We all know that in the eyes of the mainstream media, the only good Republican is a dead Republican—which is to say that they denounce Republican leaders while they’re alive, then suddenly find a reason to praise them after they’re safely dead. How they did this with Ronald Reagan was to ignore most of what he actually did and stood for when he was in office, while claiming that what he really brought to America was his sunny cheerfulness and sense of optimism. There’s Ronald Reagan’s legacy: he smiled a lot.
So I wasn’t surprised to see the Washington Post‘s Eugene Robinson offering the following advice for how Democrats should prepare for this November’s election.
“Happy” should be the Democratic Party’s theme song for the midterm election. Despite Republican claims to the contrary, things are definitely looking up. Democrats ought to be clicking their heels and spreading the good news.
Why? Because that’s what Reagan did! As Robinson explained on MSNBC:
At least give [the voters] positive vibes. That’s what Ronald Reagan always did. Ronald Reagan talked to the country at times when people were down or not feeling good about themselves and what was going on, and…he did have a way of transmitting a kind of optimism that led to confidence and to feeling good about him as a candidate.
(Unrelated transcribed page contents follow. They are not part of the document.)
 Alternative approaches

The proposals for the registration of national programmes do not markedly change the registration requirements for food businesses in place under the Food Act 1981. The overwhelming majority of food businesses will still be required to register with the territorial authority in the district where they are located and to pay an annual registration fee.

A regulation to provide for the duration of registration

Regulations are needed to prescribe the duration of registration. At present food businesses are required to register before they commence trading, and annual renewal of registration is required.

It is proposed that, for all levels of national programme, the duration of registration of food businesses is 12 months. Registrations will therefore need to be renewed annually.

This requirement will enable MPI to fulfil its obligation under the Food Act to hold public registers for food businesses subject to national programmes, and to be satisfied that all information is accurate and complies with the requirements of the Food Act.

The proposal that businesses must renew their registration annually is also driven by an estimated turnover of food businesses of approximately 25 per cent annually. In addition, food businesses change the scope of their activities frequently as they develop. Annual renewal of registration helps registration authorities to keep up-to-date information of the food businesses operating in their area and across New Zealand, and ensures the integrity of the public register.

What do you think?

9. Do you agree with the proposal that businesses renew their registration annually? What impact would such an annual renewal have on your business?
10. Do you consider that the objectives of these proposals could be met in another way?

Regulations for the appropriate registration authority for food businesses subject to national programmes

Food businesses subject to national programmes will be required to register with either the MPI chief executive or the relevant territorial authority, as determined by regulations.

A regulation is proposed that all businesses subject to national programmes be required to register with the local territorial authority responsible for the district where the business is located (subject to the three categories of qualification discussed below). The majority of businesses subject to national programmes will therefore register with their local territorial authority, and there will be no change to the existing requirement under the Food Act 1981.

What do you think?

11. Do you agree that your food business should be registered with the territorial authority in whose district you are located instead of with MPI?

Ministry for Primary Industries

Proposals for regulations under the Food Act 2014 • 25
Robinson appears to be confused. The president who tried to talk the country out of its “national malaise” was Jimmy Carter. It didn’t work. As for Reagan, he didn’t win re-election just by giving the voters positive vibes or transmitting optimism. He won it by giving them reasons for optimism.
Consider the things Robinson thinks Democrats should be boasting about, such as “Friday’s announcement that unemployment fell to 6.3 percent.”
Ronald Reagan’s “Morning Again in America” ad, the one that pretty much sealed Walter Mondale’s doom in 1984, led with this fact: “Today, more men and women will go to work than ever before in our country’s history.” Note that this does not refer to the unemployment rate. It refers to the total number of people working.
Today, the unemployment rate is down, but that rate is calculated based on the number of people who are unable to find jobs as a percentage of those who are still looking for work. So it can decrease, not because more people are working, but because more people drop out of the job market entirely. And that’s exactly what is happening.
The headline unemployment rate fell to 6.3% but that was only because the labor “participation rate” plummeted back to a modern-era low of 62.8%, last seen in 1978 when there were far fewer women in the workforce. The rate for males is the lowest ever recorded at 69.1%.
So fewer men are going to work, relative to the country’s population, than ever before in our history. Hardly a cause to be happy.
But Robinson boasts that Democrats “guided the economy out of its worst slump since the Great Depression.”
Really? Let’s look at what Reagan did. At this point in his presidency, Reagan’s economy had already racked up five straight quarters of economic growth rates above 7% as the economy rocketed out of the short, sharp recession of his first year in office. Those of us who are old enough to have actually experienced those years firsthand might be able to recall the electrifying impact of living in an country with this kind of growth, and the sense it gave us of facing endless possibilities for the future. To quote from a popular graduation anthem of the day, our future was so bright, we had to wear shades. Those were the “good vibes” we felt under Reagan.
We haven’t felt anything remotely like that under Obama.
Last quarter, the official growth rate was 0.1%. That’s one tenth of one percent, which is indistinguishable from a recession. Under Reagan, growth exceeded its historical post-war average of 3.3%, making up for the lost years in the 1970s. Under Obama, it has been limping along at half its historic average, and now it’s dipping down lower.
Oh, and did Robinson ask Democrats to boast about ObamaCare? Economic production would have contracted last quarter, if not for the boost it got from rapidly increasing spending on health care, which is precisely what ObamaCare was supposed to prevent.
The two things are connected. ObamaCare was meant to remake the American economy in the image of European welfare states—which are notorious for holding back their economies to permanent rates of low growth, precisely the “new normal” we’re living under Obama.
There’s one more thing. Eugene Robinson makes allowance for President Obama being distracted from a positive economic message because he was meeting with German Chancellor Angela Merkel about Russia and Ukraine. But isn’t that just another part of the picture?
By this point in Reagan’s presidency, the Soviet Union was clearly in retreat. Mikhail Gorbachev was taking a more tractable line in negotiations and had launched “Perestroika,” his last-ditch effort to save Communism by loosening the reins. Under Obama, by contrast, Russia is lurching back toward dictatorship and geopolitical aggression, and Obama doesn’t seem to have any idea how to deter Vladimir Putin, or much interest in doing so.
No, happy talk won’t save the Democrats. Before they can claim it’s morning again in America, it actually has to be morning again in America. And that will require learning more from Reagan than his optimism. It will require learning some of the actual virtues of his pro-free-market policies.